We caught up with the brilliant and insightful Jess Engle a few weeks ago and have shared our conversation below.
Jess, thanks for joining us, excited to have you contributing your stories and insights. Can you talk to us about how you learned to do what you do?
I first began my lifelong lesson on being an artist when I was about four and my Nana gave me a box of colored pencils and put an apple in front of me on the kitchen table. For the next ten years I kept drawing apples and eventually my subject matter expanded to exotic birds, animals, plants, portraits and eventually to the hardest subject (for me) the abstract.
I am a kinesthetic learner, which means, I learn by just doing it. Even though I paint most days, I usually come into the studio feeling like I’ve forgotten everything I know. This is good. When I don’t have that beginner’s mind feeling and I think I know what I’m doing I get into trouble, because in the “knowing” there is no room for the life to come through.

Jess, love having you share your insights with us. Before we ask you more questions, maybe you can take a moment to introduce yourself to our readers who might have missed our earlier conversations?

▶ EXERCISE SET:
(A) From the Jess Engle interview, restate word for word the passage that begins at the words "I first began" and stops after the words "me) the abstract.".
(B) Select every line in the rows below that contains the word "farther". Case counts.

▶ GIVEN RECORDS:

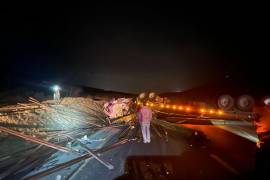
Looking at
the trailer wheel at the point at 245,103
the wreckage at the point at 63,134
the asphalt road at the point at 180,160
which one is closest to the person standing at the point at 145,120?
the asphalt road at the point at 180,160

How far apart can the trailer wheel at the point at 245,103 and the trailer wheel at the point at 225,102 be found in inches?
17.4

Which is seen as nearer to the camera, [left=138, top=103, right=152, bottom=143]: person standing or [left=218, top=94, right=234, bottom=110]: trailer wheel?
[left=138, top=103, right=152, bottom=143]: person standing

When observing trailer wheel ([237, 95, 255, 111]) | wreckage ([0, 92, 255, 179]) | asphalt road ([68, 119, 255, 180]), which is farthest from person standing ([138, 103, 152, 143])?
trailer wheel ([237, 95, 255, 111])

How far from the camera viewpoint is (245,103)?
54.8ft

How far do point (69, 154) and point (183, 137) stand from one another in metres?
5.37

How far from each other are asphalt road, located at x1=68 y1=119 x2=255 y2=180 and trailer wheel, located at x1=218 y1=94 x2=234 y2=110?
5.65 meters

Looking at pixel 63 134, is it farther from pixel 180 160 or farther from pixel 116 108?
pixel 116 108

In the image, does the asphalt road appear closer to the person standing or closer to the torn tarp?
the person standing

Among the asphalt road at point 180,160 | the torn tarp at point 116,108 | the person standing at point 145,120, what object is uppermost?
the torn tarp at point 116,108

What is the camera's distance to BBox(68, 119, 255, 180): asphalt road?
690 centimetres

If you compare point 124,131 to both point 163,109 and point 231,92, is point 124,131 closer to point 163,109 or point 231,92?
point 231,92

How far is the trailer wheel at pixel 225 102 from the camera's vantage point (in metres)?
17.4

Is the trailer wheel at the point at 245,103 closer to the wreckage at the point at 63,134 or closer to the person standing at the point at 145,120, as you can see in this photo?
the wreckage at the point at 63,134

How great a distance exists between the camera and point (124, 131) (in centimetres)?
1388
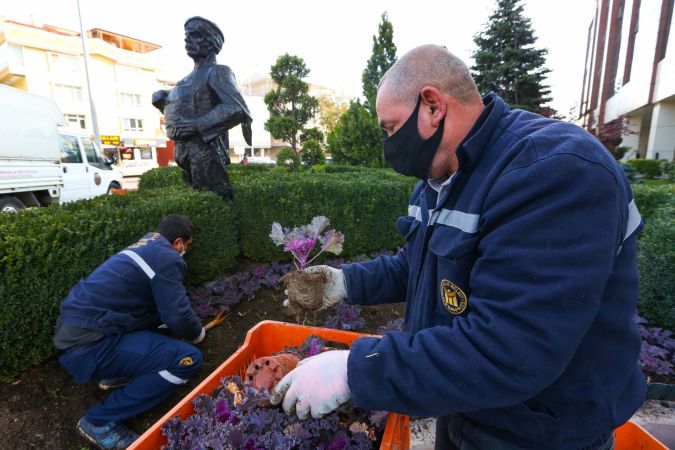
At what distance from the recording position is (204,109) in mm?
4809

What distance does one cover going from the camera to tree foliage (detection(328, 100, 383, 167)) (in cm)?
1292

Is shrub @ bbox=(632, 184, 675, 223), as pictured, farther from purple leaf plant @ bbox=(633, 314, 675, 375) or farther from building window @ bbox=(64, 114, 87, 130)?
building window @ bbox=(64, 114, 87, 130)

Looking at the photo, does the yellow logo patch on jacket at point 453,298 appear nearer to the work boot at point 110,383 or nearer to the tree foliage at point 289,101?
the work boot at point 110,383

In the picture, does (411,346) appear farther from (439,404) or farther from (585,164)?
(585,164)

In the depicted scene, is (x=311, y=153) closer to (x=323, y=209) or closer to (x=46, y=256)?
(x=323, y=209)

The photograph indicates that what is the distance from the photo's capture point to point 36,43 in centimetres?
2858

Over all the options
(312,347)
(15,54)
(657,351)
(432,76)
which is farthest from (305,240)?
(15,54)

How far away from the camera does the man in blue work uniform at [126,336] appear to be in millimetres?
2553

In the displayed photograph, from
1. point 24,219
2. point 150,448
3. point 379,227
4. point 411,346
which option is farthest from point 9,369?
point 379,227

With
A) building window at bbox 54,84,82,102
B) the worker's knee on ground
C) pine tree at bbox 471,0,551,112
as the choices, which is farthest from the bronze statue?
building window at bbox 54,84,82,102

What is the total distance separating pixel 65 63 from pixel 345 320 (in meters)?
38.7

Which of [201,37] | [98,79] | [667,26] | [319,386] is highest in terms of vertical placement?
[98,79]

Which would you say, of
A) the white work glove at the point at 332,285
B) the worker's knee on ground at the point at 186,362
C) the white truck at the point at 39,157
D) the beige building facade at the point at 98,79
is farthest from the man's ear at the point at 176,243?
the beige building facade at the point at 98,79

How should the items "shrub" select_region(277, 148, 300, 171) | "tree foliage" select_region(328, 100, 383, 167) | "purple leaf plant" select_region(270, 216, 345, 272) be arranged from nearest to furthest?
"purple leaf plant" select_region(270, 216, 345, 272) < "tree foliage" select_region(328, 100, 383, 167) < "shrub" select_region(277, 148, 300, 171)
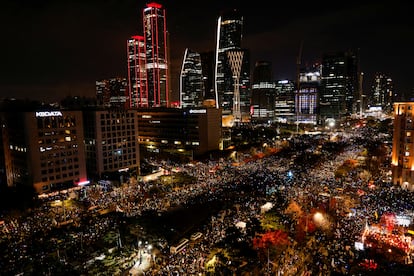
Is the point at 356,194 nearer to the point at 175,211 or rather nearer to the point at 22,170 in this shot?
the point at 175,211

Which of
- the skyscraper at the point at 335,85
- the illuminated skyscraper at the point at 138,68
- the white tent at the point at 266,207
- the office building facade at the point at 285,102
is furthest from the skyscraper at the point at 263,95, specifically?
the white tent at the point at 266,207

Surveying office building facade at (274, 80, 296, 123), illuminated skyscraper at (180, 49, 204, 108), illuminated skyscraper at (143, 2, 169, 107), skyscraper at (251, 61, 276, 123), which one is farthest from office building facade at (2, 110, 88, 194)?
skyscraper at (251, 61, 276, 123)

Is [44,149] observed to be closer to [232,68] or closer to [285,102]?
[232,68]

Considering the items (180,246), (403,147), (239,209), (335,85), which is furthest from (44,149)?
(335,85)

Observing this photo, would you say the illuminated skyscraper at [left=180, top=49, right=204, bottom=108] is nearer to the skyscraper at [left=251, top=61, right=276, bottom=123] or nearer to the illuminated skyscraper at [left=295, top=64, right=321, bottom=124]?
the skyscraper at [left=251, top=61, right=276, bottom=123]

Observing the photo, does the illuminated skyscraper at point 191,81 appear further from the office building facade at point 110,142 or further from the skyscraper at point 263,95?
the office building facade at point 110,142

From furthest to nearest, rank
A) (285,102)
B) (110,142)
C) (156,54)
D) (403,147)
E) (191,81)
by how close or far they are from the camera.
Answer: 1. (285,102)
2. (191,81)
3. (156,54)
4. (110,142)
5. (403,147)
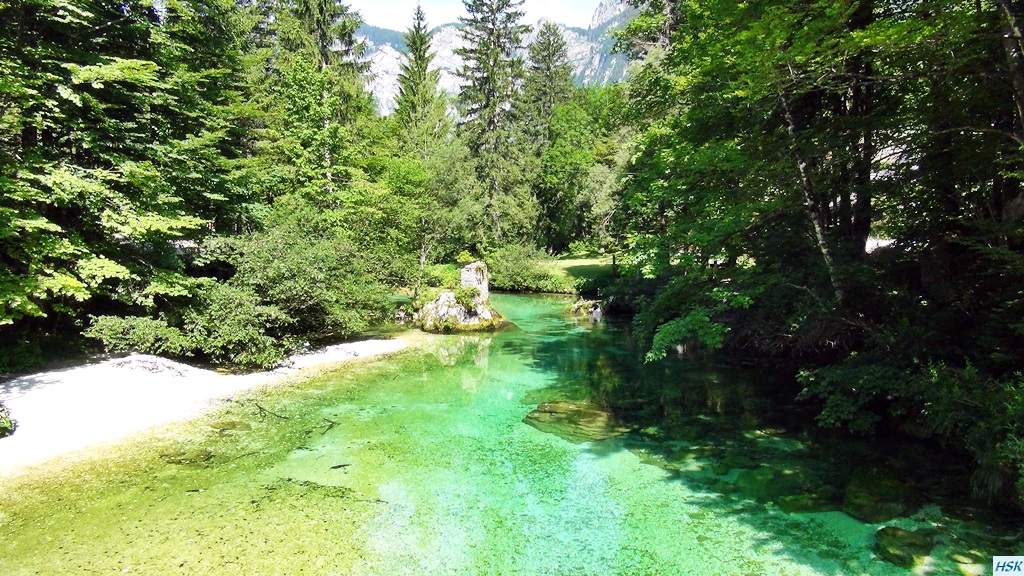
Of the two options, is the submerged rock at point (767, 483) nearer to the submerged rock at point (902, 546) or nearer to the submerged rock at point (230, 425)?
the submerged rock at point (902, 546)

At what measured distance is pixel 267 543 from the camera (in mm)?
4621

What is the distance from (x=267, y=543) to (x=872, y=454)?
776 centimetres

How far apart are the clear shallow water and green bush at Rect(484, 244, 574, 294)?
19.2 metres

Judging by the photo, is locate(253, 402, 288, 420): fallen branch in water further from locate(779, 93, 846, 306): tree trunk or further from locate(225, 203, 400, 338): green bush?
locate(779, 93, 846, 306): tree trunk

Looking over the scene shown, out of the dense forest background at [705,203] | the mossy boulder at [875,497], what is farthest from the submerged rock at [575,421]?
the mossy boulder at [875,497]

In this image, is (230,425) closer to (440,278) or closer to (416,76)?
(440,278)

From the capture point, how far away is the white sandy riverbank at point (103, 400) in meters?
6.57

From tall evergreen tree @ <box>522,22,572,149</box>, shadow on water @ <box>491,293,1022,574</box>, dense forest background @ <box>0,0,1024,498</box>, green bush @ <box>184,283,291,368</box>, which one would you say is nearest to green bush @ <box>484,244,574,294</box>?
dense forest background @ <box>0,0,1024,498</box>

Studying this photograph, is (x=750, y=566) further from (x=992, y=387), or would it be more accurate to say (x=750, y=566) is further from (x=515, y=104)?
(x=515, y=104)

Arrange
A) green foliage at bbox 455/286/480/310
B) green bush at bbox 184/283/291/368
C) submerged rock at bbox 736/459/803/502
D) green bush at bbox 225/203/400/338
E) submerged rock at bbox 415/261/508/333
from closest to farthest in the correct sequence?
submerged rock at bbox 736/459/803/502 < green bush at bbox 184/283/291/368 < green bush at bbox 225/203/400/338 < submerged rock at bbox 415/261/508/333 < green foliage at bbox 455/286/480/310

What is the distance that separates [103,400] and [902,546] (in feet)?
37.2

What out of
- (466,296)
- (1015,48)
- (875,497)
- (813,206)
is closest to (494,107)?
(466,296)

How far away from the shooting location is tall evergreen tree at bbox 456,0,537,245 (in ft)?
102

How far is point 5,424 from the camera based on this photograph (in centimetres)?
648
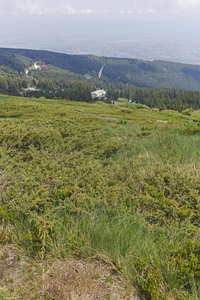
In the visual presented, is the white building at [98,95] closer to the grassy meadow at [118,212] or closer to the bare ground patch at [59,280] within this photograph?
the grassy meadow at [118,212]

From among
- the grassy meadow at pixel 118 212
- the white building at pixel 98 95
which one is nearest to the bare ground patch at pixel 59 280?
the grassy meadow at pixel 118 212

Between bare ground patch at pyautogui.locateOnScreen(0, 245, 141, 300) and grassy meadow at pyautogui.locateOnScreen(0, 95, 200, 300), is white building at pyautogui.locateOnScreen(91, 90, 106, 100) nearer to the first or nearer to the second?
grassy meadow at pyautogui.locateOnScreen(0, 95, 200, 300)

▶ WRITTEN ANSWERS:
(A)
I first began my lifelong lesson on being an artist when I was about four and my Nana gave me a box of colored pencils and put an apple in front of me on the kitchen table. For the next ten years I kept drawing apples and eventually my subject matter expanded to exotic birds, animals, plants, portraits and eventually to the hardest subject (for me) the abstract.

(B)
Looking at pixel 63 134, is it farther from pixel 180 160 or farther from pixel 116 108?
Is shrub @ bbox=(632, 184, 675, 223), as pictured, farther from purple leaf plant @ bbox=(633, 314, 675, 375) or farther from building window @ bbox=(64, 114, 87, 130)?
In the picture, does (411,346) appear farther from (439,404) or farther from (585,164)?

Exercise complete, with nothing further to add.